A Minnesota judge has sentenced former police officer Derek Chauvin to 22 years and six months in prison on Friday for the murder of George Floyd during an arrest in May 2020 on a Minneapolis footpath, video of which sparked global protests.
This grab from video shows former policeman Derek Chauvin speaking facing the camera as he heard his sentence in the Hennepin County Government Center on June 25, 2021 in Minneapolis, Minnesota.
A jury found Chauvin, 45, guilty on April 20 of unintentional second-degree murder, third-degree murder and second-degree manslaughter after a trial that was widely seen as a watershed moment in the history of US policing.
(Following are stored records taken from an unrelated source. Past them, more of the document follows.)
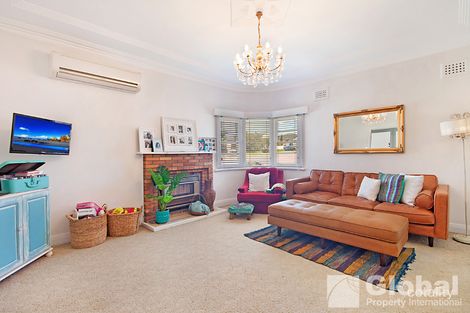 Property photo of 33 John Street Cardiff NSW 2285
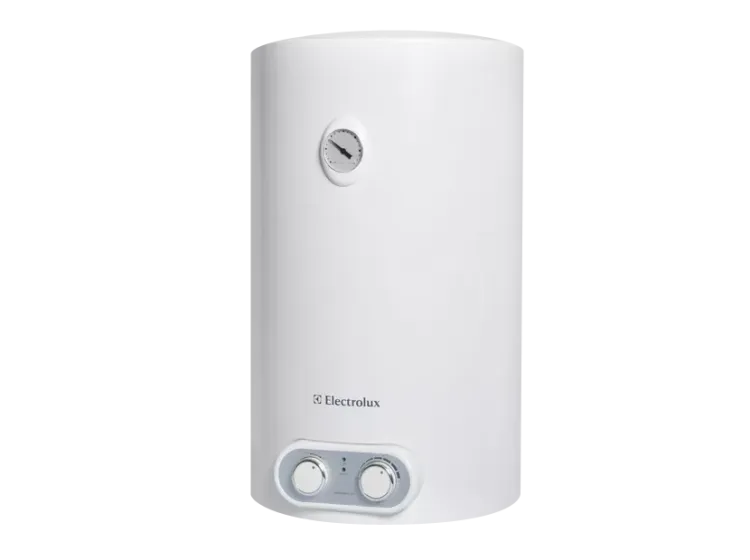 Водонагреватель Electrolux EWH 30 Magnum Slim Unifix купить в Магнитогорске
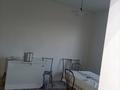 Отдельный дом · 4 комнаты · 130 м² · 4 сот., 1464 124 — Жайлы мектепке жакын за 38 млн ₸ в  — фото 5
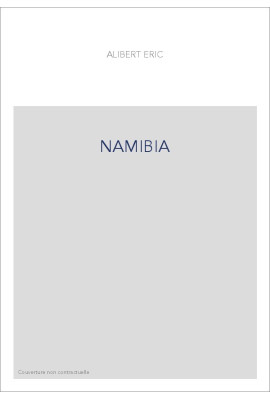 NAMIBIA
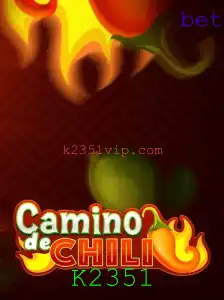 CaminodeChili: A Nova Sensação do Mundo dos Jogos com Desafios Únicos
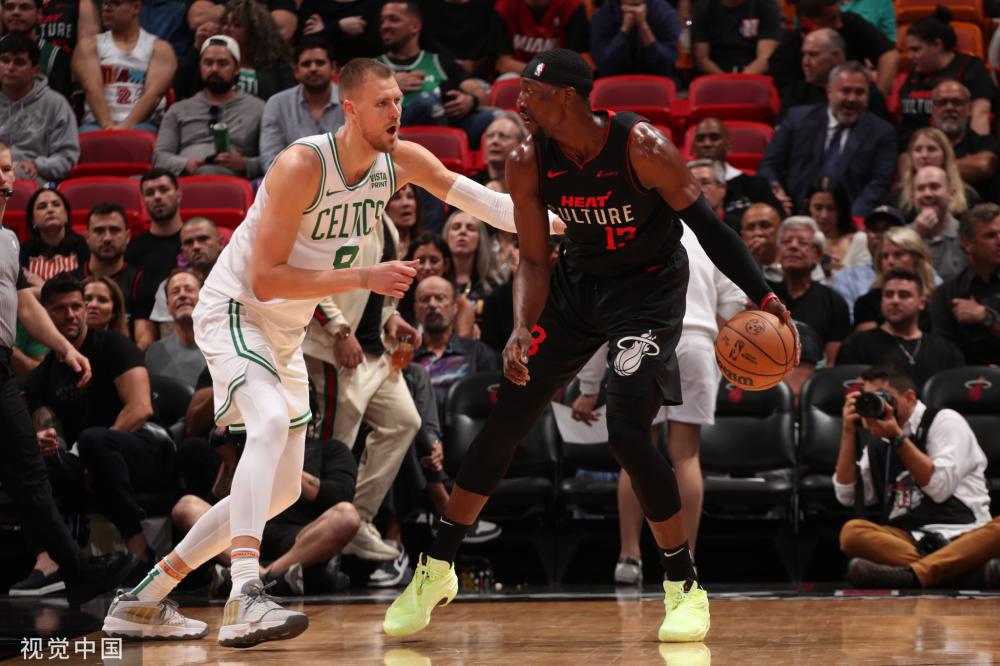 依旧有如此 依旧有如此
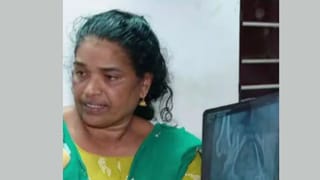 പാലക്കാട് മീൻ പിടിക്കുന്നതിനിടെ ഷോക്കേറ്റ് യുവാവ് മരിച്ചു; പോലീസ് കേസെടുത്തു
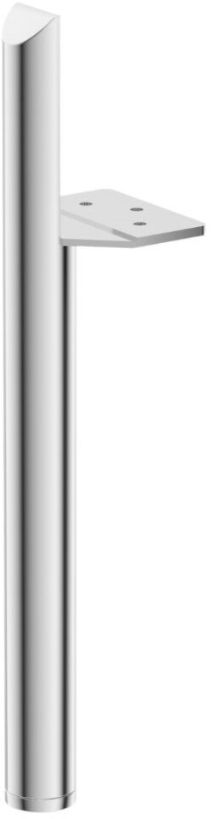 Defra Livo piedini 001-H-00114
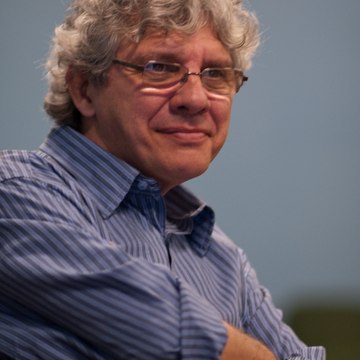Beto Strada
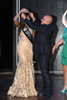 18mto02 - 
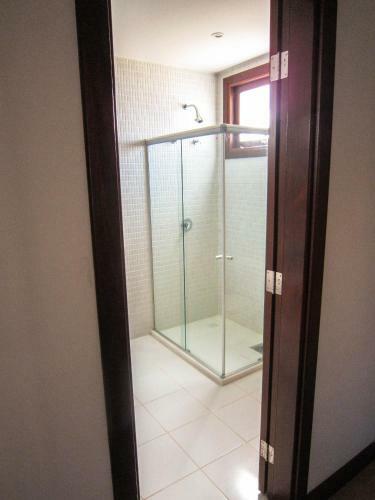 Apartamento Terra�o Na Reserva Imbassa�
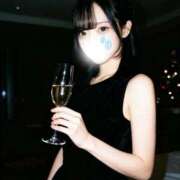 ヒメ日記 2026/01/04 04:45 投稿 峯岸れお HYPER TOKYO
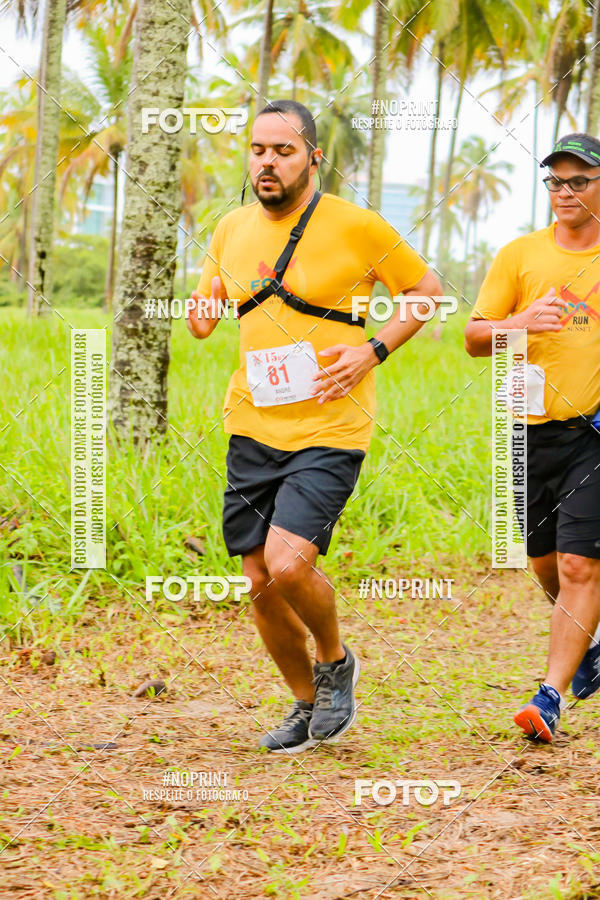 Buy your photos of the eventEco Run Sunset on Fotop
Prosecutors had asked for a 30-year prison sentence, double the upper limit indicated in sentencing guidelines for a first-time offender. The defence had asked for probation.
Video of Chauvin, who is white, kneeling on the neck of Floyd, a 46-year-old Black man in handcuffs, for more than nine minutes caused outrage around the world and the largest protest movement seen in the United States in decades.
In a sentencing memorandum, prosecutors from the Minnesota attorney general’s office wrote that Chauvin’s crime “shocked the conscience of the nation.”
In a six-page ruling last month, Hennepin County District Judge Peter Cahill found that prosecutors had shown there were four aggravating factors that would allow him to hand down a longer prison term than sentencing guidelines would dictate.